Can you write out all of the material below, word for word?

==== Supplied records ====

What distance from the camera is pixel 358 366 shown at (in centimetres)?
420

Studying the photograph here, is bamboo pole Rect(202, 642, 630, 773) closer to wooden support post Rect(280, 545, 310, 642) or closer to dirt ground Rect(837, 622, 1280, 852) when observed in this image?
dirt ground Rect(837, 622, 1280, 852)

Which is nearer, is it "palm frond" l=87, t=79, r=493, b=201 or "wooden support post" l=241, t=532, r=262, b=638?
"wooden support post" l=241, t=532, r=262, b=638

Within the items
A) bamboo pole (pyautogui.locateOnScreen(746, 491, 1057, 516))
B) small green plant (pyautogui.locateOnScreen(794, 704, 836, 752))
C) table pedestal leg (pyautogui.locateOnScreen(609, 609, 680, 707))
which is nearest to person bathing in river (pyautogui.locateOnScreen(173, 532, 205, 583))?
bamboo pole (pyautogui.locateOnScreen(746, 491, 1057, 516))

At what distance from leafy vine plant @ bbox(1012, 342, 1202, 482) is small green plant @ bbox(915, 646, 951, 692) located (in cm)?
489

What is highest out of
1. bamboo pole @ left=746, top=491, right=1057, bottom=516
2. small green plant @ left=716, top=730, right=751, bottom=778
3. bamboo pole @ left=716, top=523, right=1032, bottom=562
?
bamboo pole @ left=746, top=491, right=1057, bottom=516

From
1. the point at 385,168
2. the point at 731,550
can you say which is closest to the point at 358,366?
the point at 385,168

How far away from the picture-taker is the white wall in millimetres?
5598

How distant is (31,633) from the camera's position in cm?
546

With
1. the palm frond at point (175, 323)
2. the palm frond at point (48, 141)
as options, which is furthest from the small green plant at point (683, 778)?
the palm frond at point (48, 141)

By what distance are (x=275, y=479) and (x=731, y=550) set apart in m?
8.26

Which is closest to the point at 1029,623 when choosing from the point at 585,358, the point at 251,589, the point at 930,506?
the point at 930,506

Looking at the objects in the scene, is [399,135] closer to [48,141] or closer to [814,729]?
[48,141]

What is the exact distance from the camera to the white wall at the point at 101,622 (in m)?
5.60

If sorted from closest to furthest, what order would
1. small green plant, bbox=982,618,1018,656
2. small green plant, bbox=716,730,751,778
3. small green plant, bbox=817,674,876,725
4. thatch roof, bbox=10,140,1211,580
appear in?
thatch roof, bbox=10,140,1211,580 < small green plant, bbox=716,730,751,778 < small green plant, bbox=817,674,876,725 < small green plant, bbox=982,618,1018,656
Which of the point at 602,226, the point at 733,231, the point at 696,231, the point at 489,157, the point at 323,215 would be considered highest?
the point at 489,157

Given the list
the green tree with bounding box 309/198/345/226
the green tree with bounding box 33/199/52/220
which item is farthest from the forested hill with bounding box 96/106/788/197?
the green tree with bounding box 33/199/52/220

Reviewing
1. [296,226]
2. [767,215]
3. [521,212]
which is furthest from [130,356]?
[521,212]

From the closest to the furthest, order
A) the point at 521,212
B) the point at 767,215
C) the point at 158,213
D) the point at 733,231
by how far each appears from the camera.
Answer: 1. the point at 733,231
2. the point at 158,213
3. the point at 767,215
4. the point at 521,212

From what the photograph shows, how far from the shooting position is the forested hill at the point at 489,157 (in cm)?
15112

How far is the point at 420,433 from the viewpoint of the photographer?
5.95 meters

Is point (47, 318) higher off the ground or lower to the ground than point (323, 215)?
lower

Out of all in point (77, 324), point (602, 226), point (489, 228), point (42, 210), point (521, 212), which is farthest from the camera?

====

Result of the task:
What distance from the camera is pixel 358 366 shown at (in centimetres)?
420

Studying the photograph here, is bamboo pole Rect(202, 642, 630, 773) closer to wooden support post Rect(280, 545, 310, 642) or closer to dirt ground Rect(837, 622, 1280, 852) when observed in this image?
dirt ground Rect(837, 622, 1280, 852)

Which is nearer, is it "palm frond" l=87, t=79, r=493, b=201 or "wooden support post" l=241, t=532, r=262, b=638?
"wooden support post" l=241, t=532, r=262, b=638

Within the items
A) bamboo pole (pyautogui.locateOnScreen(746, 491, 1057, 516))
B) small green plant (pyautogui.locateOnScreen(794, 704, 836, 752))
C) table pedestal leg (pyautogui.locateOnScreen(609, 609, 680, 707))
which is nearest to person bathing in river (pyautogui.locateOnScreen(173, 532, 205, 583))?
bamboo pole (pyautogui.locateOnScreen(746, 491, 1057, 516))

At what distance from leafy vine plant @ bbox(1012, 342, 1202, 482) is small green plant @ bbox(915, 646, 951, 692) located (in cm)?
489

What is highest out of
1. bamboo pole @ left=746, top=491, right=1057, bottom=516
2. small green plant @ left=716, top=730, right=751, bottom=778
3. bamboo pole @ left=716, top=523, right=1032, bottom=562
?
bamboo pole @ left=746, top=491, right=1057, bottom=516

From
1. the point at 385,168
2. the point at 731,550
can you say which is closest to the point at 358,366?
the point at 385,168

How far away from the picture-taker is the white wall in millimetres?
5598

How distant is (31,633) from the camera's position in cm?
546

With
1. the palm frond at point (175, 323)
2. the palm frond at point (48, 141)
as options, which is furthest from the small green plant at point (683, 778)?
the palm frond at point (48, 141)

By what distance are (x=275, y=479) and (x=731, y=550) set apart in m?
8.26

Which is closest to the point at 1029,623 when choosing from the point at 585,358, the point at 251,589, the point at 930,506?
the point at 930,506

Looking at the objects in the scene, is [399,135] closer to [48,141] or closer to [814,729]?
[48,141]

What is the exact distance from the camera to the white wall at the point at 101,622 (in m)?
5.60

If sorted from closest to furthest, what order would
1. small green plant, bbox=982,618,1018,656
2. small green plant, bbox=716,730,751,778
3. small green plant, bbox=817,674,876,725
4. thatch roof, bbox=10,140,1211,580
appear in?
thatch roof, bbox=10,140,1211,580 < small green plant, bbox=716,730,751,778 < small green plant, bbox=817,674,876,725 < small green plant, bbox=982,618,1018,656
Which of the point at 602,226, the point at 733,231, the point at 696,231, the point at 489,157, the point at 323,215 would be considered highest?
the point at 489,157

Given the list
the green tree with bounding box 309/198/345/226
the green tree with bounding box 33/199/52/220
which item is farthest from the forested hill with bounding box 96/106/788/197?
the green tree with bounding box 33/199/52/220

Reviewing
1. [296,226]
2. [767,215]
3. [521,212]
which is furthest from [130,356]?
[521,212]

From the closest to the furthest, order
A) the point at 521,212
B) the point at 767,215
C) the point at 158,213
D) the point at 733,231
by how far each appears from the camera.
Answer: 1. the point at 733,231
2. the point at 158,213
3. the point at 767,215
4. the point at 521,212

From what the photograph shows, how far from the shooting position is the forested hill at the point at 489,157 (in cm)?
15112

How far is the point at 420,433 from the viewpoint of the photographer?
5.95 meters

Is point (47, 318) higher off the ground or lower to the ground than point (323, 215)?
lower

Out of all in point (77, 324), point (602, 226), point (489, 228), point (42, 210), point (521, 212), which is farthest from the camera?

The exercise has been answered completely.